TO DO:
(A) In the river cruise passage, why does the writer advise against paying extra for a big balcony?
(B) Write the next part of the river cruise passage, starting after its final sentence.

If you have some extra time I recommend you take the cruise line Prague add-on. The two day add-on is worth every penny and includes tours in Prague, a luxury hotel and transfers from Prague to Passau. Every guest I spoke to that did this loved it.
Post-cruise you can do Budapest in a variety of hotels at a lot of price points if you balk at the cruise line add-on prices. Transfers to the Budapest airport are again included with Uniworld if you fly out the same day the cruise ends, or if you stay over you can get a pre-paid shuttle for about $50 per person. The airport is a ways outside the city and it takes about half an hour at least to get there.
Picking a Stateroom on the River Beatrice
River cruises are not like ocean cruises. When you are docked there may be a ton of other boats docked at the same time and it is not unusual to wake up in the morning and not see outside because another boat is tied up to your boat. DO NOT SLEEP with your curtains open unless you want to possibly flash the unsuspecting people who may be right across from you in the morning.
I would not recommend paying the extra fee for a big balcony for this very reason. A French balcony – which has floor length windows that open for fresh air – is usually a better deal, and if it is blocked you will be much happier than if you paid for the next category and did not have any privacy on your balcony. Consider a suite if you want more room. The larger bathroom alone is a nice upgrade. Lower deck rooms are right at the water level and you will feel like you are peering out of a hole if in one. I got a feel for this while using the laundry room on my trip which was on this level.
Don’t worry where the room is – the boats are not that big and you will not ever have to walk very far.
What kind of people enjoy a river cruise?
Fit people. I cannot emphasize this enough. There are no handicapped rooms on board, the boats require everyone to take stairs and you must be able to walk at least a couple of miles at a go to enjoy the pre-paid excursions. The average guest is in their mid 50’s to 70’s, with a few younger couples in their 30’s and 40’s mixed in. River cruises include free use of bikes on board and offer some nice bike riding excursions which are not for couch potatotes. The ride from Melk to Durnstein was 20 miles and travelers of all ages joined in. Walking tours actually include a LOT of walking . 90 minutes was a short tour – others were more like 2 to 3 hours of walking. My feet were killing me, thanks to not bringing cobblestone friendly shoes. Make sure you have good walking shoes and can handle the uneven surfaces. They do offer gentle walkers options – but they still cover a lot of ground and though they are slower paced they still go for a good 90 minutes each time.

MATERIAL:
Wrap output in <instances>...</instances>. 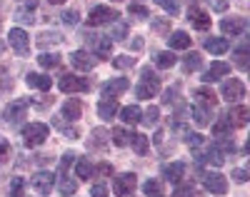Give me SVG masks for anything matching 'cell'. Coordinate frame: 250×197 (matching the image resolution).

IN RESPONSE:
(A) When the boats are docked, another boat is often tied up right next to yours. That can block the view and leave you with no privacy on a balcony you paid extra for. A French balcony costs less, so you will mind much less if it is blocked.

(B)
A river cruise in many ways is more like an organized tour than it is like an ocean cruise. The only differences are that all of your meals are included and you don’t pack and unpack each night when you go to a new place. You generally do not get days at sea to relax – every day is a new experience and go go go. This is ideal for those who lament being bored and must be doing something all day every day.
River Beatrice Cruise Itinerary
Passau to Budapest is definitely the direction I would recommend for covering this stretch of the Danube. You are traveling through what was once the Austrian Hungarian Empire – the domain of the Hapsburgs and their royal history dominates this region. When you take this cruise you will learn more about them than you ever thought possible. It is important to note – when WWI ended so did the monarchy in this region. The folks in Germany and Austria really prefer talking about the monarchy than WWII and how it affected the region and the people. Hungary was the only place I found that people openly talked about life under the Nazis and the fight to save their neighbors. Their holocaust memorial on the embankment of the Danube is heartbreaking. Hungarians were more positive about life post the Cold War than their neighbors in Slovakia who seemed to miss their shorter work weeks that they had while an eastern block nation.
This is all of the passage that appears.